GIVEN REQUEST | Reproduce the line that contains "What is the distance between" and every line after it through the end of the records, exactly, with nothing added.

Rows from a dataset:
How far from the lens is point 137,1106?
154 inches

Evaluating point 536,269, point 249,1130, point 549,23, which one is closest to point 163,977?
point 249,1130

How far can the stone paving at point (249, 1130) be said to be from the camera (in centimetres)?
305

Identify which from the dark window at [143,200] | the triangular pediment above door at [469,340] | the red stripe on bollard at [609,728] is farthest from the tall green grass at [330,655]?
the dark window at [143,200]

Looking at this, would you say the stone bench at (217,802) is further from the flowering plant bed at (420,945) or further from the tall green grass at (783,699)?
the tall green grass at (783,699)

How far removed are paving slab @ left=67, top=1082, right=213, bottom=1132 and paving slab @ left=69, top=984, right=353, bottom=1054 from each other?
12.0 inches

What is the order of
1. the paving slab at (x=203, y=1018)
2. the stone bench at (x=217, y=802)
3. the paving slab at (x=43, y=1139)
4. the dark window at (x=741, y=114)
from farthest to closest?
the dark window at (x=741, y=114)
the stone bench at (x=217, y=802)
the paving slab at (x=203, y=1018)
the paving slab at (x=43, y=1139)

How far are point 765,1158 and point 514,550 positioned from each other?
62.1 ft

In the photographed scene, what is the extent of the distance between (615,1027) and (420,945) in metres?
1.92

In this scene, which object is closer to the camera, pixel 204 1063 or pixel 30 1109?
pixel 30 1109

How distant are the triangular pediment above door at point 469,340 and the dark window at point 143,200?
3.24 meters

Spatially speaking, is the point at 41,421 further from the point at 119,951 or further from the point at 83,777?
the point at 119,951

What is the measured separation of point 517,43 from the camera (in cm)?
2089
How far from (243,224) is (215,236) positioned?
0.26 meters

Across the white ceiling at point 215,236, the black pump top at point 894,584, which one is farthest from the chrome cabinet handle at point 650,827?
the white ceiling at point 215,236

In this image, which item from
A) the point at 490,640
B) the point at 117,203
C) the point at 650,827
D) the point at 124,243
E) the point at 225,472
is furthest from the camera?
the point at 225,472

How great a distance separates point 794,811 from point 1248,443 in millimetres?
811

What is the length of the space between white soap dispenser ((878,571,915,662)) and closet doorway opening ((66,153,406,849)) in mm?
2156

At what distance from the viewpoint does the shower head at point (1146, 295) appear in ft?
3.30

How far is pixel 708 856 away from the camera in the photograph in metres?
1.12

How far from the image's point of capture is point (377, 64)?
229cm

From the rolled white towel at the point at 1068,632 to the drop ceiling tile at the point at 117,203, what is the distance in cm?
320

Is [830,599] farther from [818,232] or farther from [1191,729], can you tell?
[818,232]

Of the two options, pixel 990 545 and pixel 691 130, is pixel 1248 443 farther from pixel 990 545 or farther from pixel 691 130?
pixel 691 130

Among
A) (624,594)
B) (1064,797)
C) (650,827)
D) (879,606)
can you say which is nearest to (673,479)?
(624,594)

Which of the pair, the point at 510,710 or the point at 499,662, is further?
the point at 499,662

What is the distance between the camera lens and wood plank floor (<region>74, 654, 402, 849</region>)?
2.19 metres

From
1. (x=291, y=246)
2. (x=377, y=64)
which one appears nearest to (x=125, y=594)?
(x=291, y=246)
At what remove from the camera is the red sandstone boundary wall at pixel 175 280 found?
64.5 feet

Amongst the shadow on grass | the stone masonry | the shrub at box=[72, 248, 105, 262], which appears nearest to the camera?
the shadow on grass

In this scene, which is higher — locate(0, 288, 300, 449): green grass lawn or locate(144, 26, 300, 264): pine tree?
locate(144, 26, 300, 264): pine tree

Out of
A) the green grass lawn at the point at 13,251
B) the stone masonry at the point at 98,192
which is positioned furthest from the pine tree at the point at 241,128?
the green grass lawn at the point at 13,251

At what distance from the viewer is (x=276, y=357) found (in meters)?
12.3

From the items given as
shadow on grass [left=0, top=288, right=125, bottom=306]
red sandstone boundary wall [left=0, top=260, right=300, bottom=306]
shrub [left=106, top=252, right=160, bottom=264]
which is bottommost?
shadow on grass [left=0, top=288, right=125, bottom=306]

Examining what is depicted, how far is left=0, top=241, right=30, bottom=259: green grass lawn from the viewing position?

TASK OUTPUT |
What is the distance between the camera lens and wood plank floor (<region>74, 654, 402, 849</region>)?
2.19 metres

From
1. (x=291, y=246)
2. (x=377, y=64)
which one appears nearest to (x=125, y=594)?
(x=291, y=246)
At what remove from the camera is the red sandstone boundary wall at pixel 175 280 found?
64.5 feet

Amongst the shadow on grass | the stone masonry | the shrub at box=[72, 248, 105, 262], which appears nearest to the camera?
the shadow on grass

In this scene, which is higher — locate(0, 288, 300, 449): green grass lawn or locate(144, 26, 300, 264): pine tree?
locate(144, 26, 300, 264): pine tree

Out of
A) the green grass lawn at the point at 13,251
B) the stone masonry at the point at 98,192
which is positioned furthest from the pine tree at the point at 241,128?
the green grass lawn at the point at 13,251

At what distance from the viewer is (x=276, y=357) found (in meters)?
12.3

From the items given as
shadow on grass [left=0, top=288, right=125, bottom=306]
red sandstone boundary wall [left=0, top=260, right=300, bottom=306]
shrub [left=106, top=252, right=160, bottom=264]
which is bottommost?
shadow on grass [left=0, top=288, right=125, bottom=306]

Examining what is depicted, how far is left=0, top=241, right=30, bottom=259: green grass lawn from the viewing position?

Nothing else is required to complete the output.